Records of spatial reasoning questions:
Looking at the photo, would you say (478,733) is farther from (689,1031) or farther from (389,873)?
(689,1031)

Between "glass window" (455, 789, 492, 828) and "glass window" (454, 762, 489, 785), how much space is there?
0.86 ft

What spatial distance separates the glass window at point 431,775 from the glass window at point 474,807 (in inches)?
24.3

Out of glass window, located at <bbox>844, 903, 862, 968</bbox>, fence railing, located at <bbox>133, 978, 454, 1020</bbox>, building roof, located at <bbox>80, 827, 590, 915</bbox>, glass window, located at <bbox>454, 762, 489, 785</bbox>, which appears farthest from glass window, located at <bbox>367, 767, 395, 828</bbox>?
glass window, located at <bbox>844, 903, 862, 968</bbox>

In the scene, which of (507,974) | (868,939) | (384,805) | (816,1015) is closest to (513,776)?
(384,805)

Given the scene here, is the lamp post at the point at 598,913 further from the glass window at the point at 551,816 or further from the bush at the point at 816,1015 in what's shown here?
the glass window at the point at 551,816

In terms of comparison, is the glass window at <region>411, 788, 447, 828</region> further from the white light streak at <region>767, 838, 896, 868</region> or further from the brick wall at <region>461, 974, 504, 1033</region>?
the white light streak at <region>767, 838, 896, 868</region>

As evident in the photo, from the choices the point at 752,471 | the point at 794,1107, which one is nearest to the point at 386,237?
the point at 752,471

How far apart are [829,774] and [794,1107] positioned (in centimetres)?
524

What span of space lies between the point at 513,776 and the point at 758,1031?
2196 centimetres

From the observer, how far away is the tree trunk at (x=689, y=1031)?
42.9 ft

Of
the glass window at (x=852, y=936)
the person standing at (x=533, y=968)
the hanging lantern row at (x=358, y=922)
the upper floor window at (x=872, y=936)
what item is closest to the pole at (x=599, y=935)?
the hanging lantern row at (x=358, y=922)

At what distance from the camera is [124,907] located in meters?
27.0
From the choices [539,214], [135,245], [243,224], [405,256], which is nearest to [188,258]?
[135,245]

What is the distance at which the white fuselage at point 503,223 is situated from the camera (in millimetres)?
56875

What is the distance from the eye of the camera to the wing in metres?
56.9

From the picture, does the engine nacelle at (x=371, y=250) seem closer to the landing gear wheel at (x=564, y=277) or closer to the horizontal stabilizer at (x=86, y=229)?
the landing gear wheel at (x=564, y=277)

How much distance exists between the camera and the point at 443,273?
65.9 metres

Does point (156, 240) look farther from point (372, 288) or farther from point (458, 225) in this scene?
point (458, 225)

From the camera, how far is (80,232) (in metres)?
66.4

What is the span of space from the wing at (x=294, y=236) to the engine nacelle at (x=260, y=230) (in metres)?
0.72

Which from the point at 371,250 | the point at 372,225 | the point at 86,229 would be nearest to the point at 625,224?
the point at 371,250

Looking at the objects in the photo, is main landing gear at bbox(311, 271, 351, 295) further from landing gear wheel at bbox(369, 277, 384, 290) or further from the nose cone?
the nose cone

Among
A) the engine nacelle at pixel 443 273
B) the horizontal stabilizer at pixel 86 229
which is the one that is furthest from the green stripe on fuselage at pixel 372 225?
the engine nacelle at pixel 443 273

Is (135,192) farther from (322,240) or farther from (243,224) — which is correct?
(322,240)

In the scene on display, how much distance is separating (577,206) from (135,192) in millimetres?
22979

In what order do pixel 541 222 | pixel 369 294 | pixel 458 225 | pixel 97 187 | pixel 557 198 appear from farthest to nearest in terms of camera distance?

> **THE TASK**
Every entry should be printed again exactly as written.

> **SOLUTION TO THE PROBLEM**
Looking at the photo, would you say (478,733) is farther from (689,1031) or farther from (389,873)?
(689,1031)

Between "glass window" (455, 789, 492, 828) and "glass window" (454, 762, 489, 785), how much space is there?
0.86 ft

What spatial distance separates the glass window at point 431,775 from the glass window at point 474,807 (in inches)?
24.3

Out of glass window, located at <bbox>844, 903, 862, 968</bbox>, fence railing, located at <bbox>133, 978, 454, 1020</bbox>, building roof, located at <bbox>80, 827, 590, 915</bbox>, glass window, located at <bbox>454, 762, 489, 785</bbox>, which appears farthest from glass window, located at <bbox>367, 767, 395, 828</bbox>?
glass window, located at <bbox>844, 903, 862, 968</bbox>

In the scene, which of (507,974) | (868,939) | (384,805) | (816,1015) is closest to (513,776)?
(384,805)

Given the scene here, is the lamp post at the point at 598,913 further from the glass window at the point at 551,816 or further from the bush at the point at 816,1015 in what's shown here?
the glass window at the point at 551,816

In terms of comparison, is the glass window at <region>411, 788, 447, 828</region> further from the white light streak at <region>767, 838, 896, 868</region> or further from the brick wall at <region>461, 974, 504, 1033</region>?
the white light streak at <region>767, 838, 896, 868</region>

As evident in the photo, from the choices the point at 752,471 | the point at 794,1107, which one is nearest to the point at 386,237?
the point at 752,471

How far apart are [829,774] and [794,1107] positioned (in centimetres)?
524

What span of space lies between the point at 513,776 and the point at 758,1031?
2196 centimetres

From the observer, how far away is the tree trunk at (x=689, y=1031)?
42.9 ft

Of
the glass window at (x=852, y=936)
the person standing at (x=533, y=968)
the hanging lantern row at (x=358, y=922)
the upper floor window at (x=872, y=936)
what item is closest to the pole at (x=599, y=935)?
the hanging lantern row at (x=358, y=922)

At what distance from the camera is [124,907] located in meters?
27.0
From the choices [539,214], [135,245], [243,224], [405,256], which is nearest to [188,258]?
[135,245]

What is the distance at which the white fuselage at point 503,223 is situated from the camera (in millimetres)?
56875

What is the distance from the eye of the camera to the wing in metres?
56.9

From the picture, does the engine nacelle at (x=371, y=250) seem closer to the landing gear wheel at (x=564, y=277) or closer to the horizontal stabilizer at (x=86, y=229)?
the landing gear wheel at (x=564, y=277)

How much distance exists between the camera and the point at 443,273?
65.9 metres

Does point (156, 240) look farther from point (372, 288) or farther from point (458, 225) in this scene?
point (458, 225)

From the camera, how far is (80,232) (in metres)?
66.4

What is the span of space from the wing at (x=294, y=236) to the engine nacelle at (x=260, y=230) (in metres)?
0.72

Which from the point at 371,250 | the point at 372,225 | the point at 86,229 would be nearest to the point at 625,224?
the point at 371,250

Looking at the objects in the photo, is main landing gear at bbox(311, 271, 351, 295) further from landing gear wheel at bbox(369, 277, 384, 290) or further from the nose cone?
the nose cone

Among
A) the engine nacelle at pixel 443 273
B) the horizontal stabilizer at pixel 86 229
which is the one that is furthest from the green stripe on fuselage at pixel 372 225?
the engine nacelle at pixel 443 273

Is (135,192) farther from (322,240) or farther from (243,224) — which is correct?
(322,240)

In the scene on display, how much distance is separating (577,206) from (135,192) in millimetres?
22979

In what order do pixel 541 222 | pixel 369 294 | pixel 458 225 | pixel 97 187 | pixel 557 198 appear from farthest to nearest in terms of camera distance?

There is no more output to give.